3. Eating too fast or too much
Scientific studies highlight that our stomach can hold about 1 to 2 cups of food on average.
Stomach pain or discomfort can start when you try to exceed this capacity.
If your stomach hurts after eating, this can be the reason.
When you eat too much or fast, your stomach has to stretch to make room for extra food, causing discomfort or pain.
Similarly, eating too fast can cause you to swallow excessive air into the intestine, resulting in stomach bloating or pain.
Eating too fast and too much is the major cause of stomach bloating or pain after eating.
It is suggested to slow down while you eat and chew the food completely before taking another bite to avoid overeating.
4. Digestive Content
The digestive content you eat can also cause stomach bloating or pain.
When your stomach muscles that move along the digestive contents are impaired, it can cause a buildup in your digestive system.
This buildup in your digestive system limits the room for incoming foods, making your stomach feel tighter.
The following factors can cause a buildup in your digestive system
a. Motility Disorders
This causes everything you eat or drink to move slowly from your digestive tract.
These disorders include pelvic floor dysfunction, paralysis of the stomach muscles, gastroparesis, and intestinal pseudo-obstruction.
b. Bowel Obstructions
Hernias, scar tissues, tumors, and strictures stenosis can block your large and small bowels, building up digestive contents.
Some inflammatory diseases, such as diverticulosis and Crohn can damage the parts of your bowels, narrowing the passage of digestive contents.
You may have temporary or chronic constipation due to an imbalanced diet or other underlying conditions.
Backed-up poop can also cause digestive contents to stay in your intestines for longer, resulting in stomach bloating or pain.
Indigestion refers to the burning or pain in the middle of your stomach.
Surveys reveal that about 25% of Americans experience the symptoms of indigestion every year.
Indigestion may cause nausea, a feeling of being full early in a meal, and stomach bloating.
People who smoke, eat too much or too fast, consume too much alcohol, and eat greasy or spicy foods can experience the symptoms of indigestion.
Some functional gastric disorders that can cause indigestion include:
- Postprandial distress syndrome (PDS)
- Epigastric pain syndrome (EPS)
You must see a healthcare professional because, in most cases, indigestion does not have a specific underlying cause.

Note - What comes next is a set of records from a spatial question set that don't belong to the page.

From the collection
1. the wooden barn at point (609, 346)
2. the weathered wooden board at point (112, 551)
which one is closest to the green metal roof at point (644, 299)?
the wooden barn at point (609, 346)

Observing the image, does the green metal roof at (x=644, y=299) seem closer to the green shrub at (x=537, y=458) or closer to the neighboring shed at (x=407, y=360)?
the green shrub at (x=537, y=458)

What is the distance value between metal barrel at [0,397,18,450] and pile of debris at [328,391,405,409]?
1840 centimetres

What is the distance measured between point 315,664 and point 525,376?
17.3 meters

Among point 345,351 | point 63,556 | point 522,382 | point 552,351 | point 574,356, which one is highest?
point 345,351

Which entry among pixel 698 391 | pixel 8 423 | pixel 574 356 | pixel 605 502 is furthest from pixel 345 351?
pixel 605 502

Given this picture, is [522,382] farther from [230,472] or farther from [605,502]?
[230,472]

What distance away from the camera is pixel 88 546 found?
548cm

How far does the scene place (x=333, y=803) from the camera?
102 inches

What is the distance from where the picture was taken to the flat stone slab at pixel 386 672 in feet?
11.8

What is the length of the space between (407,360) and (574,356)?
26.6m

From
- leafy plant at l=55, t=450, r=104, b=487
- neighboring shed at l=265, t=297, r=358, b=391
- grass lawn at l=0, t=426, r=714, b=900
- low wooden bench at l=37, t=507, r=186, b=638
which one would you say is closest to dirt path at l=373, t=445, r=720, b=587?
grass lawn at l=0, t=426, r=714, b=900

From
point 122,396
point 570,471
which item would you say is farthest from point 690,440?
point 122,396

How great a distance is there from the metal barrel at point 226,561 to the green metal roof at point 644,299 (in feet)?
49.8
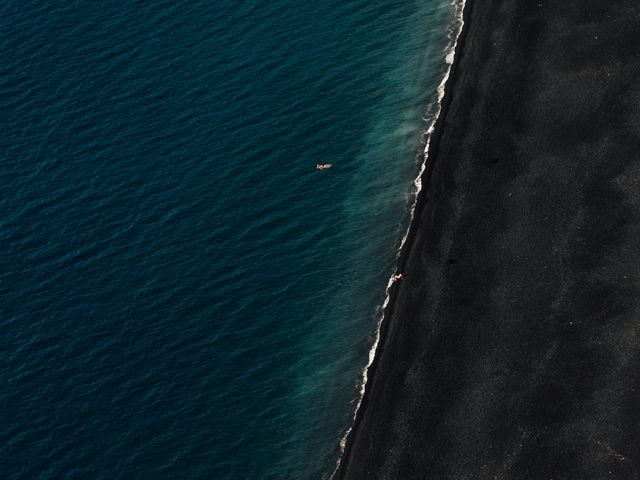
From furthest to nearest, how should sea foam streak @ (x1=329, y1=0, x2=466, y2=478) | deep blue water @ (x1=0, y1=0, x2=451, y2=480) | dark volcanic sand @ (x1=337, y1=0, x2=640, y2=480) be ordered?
deep blue water @ (x1=0, y1=0, x2=451, y2=480), sea foam streak @ (x1=329, y1=0, x2=466, y2=478), dark volcanic sand @ (x1=337, y1=0, x2=640, y2=480)

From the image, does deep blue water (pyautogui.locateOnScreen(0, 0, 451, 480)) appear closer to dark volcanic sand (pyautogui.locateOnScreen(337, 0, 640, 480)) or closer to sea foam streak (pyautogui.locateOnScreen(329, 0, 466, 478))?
sea foam streak (pyautogui.locateOnScreen(329, 0, 466, 478))

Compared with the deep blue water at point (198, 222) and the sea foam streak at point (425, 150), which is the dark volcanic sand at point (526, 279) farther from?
the deep blue water at point (198, 222)

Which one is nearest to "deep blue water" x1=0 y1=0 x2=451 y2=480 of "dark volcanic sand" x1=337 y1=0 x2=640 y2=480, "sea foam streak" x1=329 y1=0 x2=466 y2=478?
"sea foam streak" x1=329 y1=0 x2=466 y2=478

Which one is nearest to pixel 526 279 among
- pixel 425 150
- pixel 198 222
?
pixel 425 150

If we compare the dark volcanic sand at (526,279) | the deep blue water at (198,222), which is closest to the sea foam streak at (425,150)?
the deep blue water at (198,222)

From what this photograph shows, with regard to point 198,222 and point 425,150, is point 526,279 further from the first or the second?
point 198,222
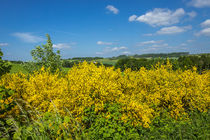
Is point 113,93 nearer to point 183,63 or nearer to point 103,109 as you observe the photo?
point 103,109

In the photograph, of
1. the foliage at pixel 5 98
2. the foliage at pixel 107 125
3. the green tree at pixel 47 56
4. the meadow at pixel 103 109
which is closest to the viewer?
the foliage at pixel 5 98

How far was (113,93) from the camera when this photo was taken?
6.53m

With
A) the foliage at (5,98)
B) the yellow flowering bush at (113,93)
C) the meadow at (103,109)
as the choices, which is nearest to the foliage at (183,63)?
the yellow flowering bush at (113,93)

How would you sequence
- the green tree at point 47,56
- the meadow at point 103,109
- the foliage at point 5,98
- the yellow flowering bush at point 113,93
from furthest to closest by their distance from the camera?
the green tree at point 47,56, the yellow flowering bush at point 113,93, the meadow at point 103,109, the foliage at point 5,98

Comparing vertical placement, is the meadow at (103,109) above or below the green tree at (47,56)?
below

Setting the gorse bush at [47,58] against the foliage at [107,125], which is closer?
the foliage at [107,125]

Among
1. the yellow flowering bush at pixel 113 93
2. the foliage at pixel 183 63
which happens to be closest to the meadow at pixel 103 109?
the yellow flowering bush at pixel 113 93

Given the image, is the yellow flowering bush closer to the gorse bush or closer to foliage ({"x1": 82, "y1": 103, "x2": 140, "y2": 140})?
foliage ({"x1": 82, "y1": 103, "x2": 140, "y2": 140})

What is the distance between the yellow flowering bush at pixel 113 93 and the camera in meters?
5.93

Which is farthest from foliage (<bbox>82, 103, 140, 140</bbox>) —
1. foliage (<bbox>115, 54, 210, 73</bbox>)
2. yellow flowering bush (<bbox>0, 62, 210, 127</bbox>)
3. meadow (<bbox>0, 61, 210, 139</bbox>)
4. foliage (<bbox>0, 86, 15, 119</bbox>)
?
foliage (<bbox>115, 54, 210, 73</bbox>)

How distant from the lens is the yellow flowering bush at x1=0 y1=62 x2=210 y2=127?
5926 mm

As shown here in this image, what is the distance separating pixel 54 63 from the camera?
520 inches

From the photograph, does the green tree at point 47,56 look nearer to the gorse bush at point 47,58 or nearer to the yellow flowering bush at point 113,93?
the gorse bush at point 47,58

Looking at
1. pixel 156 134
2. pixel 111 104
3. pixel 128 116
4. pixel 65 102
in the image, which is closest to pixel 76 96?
pixel 65 102
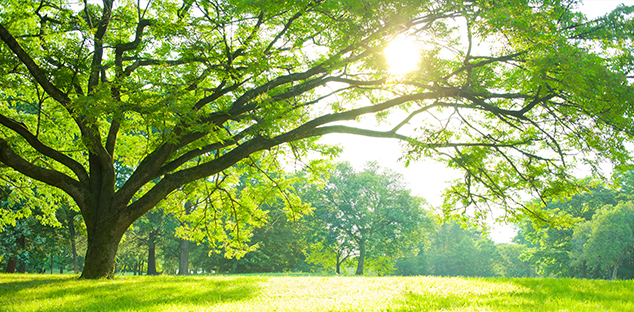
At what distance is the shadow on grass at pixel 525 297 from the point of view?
582 centimetres

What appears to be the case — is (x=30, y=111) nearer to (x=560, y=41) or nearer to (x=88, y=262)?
(x=88, y=262)

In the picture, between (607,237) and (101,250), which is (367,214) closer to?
(607,237)

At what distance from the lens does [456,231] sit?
79.4 m

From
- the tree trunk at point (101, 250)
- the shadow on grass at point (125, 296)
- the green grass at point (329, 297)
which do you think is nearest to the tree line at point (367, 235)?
the tree trunk at point (101, 250)

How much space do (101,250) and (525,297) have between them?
451 inches

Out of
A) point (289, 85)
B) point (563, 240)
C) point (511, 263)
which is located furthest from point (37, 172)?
point (511, 263)

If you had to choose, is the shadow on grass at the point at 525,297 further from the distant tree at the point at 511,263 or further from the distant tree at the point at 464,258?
the distant tree at the point at 511,263

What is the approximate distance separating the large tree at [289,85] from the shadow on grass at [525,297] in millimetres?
3669

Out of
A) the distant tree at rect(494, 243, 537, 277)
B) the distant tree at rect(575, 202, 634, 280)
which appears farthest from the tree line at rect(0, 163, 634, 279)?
the distant tree at rect(494, 243, 537, 277)

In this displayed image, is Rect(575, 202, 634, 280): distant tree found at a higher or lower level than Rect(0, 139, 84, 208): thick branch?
lower

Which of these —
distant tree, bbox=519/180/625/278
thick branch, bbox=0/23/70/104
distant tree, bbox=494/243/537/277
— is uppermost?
thick branch, bbox=0/23/70/104

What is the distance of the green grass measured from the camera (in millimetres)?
6094

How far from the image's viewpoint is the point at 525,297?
22.7 ft

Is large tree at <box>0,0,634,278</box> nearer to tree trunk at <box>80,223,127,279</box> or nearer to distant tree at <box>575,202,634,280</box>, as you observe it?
tree trunk at <box>80,223,127,279</box>
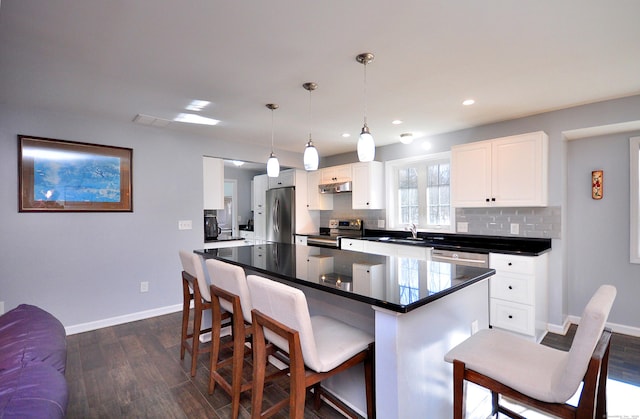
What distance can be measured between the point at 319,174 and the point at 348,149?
69cm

6. Food allergies and intolerance
People having food allergies or intolerance may experience vomiting, diarrhea, and stomach cramps after eating.
A lack of the enzyme lactase can cause an inability to digest lactose ingredients in food.
People having food allergies can also experience mild to severe stomach pain after eating.
How to stop stomach pain after eating
The following tips can help you avoid stomach cramps or pain after eating;
- Try to limit distractions when eating to chew your bites completely
- Take a gentle walk after eating to stimulate the digestion process in your body
- Don’t lie down with a stuffed stomach as it can worsen heartburn after overeating
- Avoid greasy, spicy foods and carbonated beverages to avoid the bloated feeling and stomach pain
Many people experience stomach discomfort or pain after eating.
If your stomach hurts after eating, there are several factors.
These include: eating too much or too fast, constipation, bowel obstructions, and excessive intestinal gas can cause stomach cramps after eating.
You must chew food completely before taking another bite and avoid carbonated beverages to limit the risk of a bloated stomach.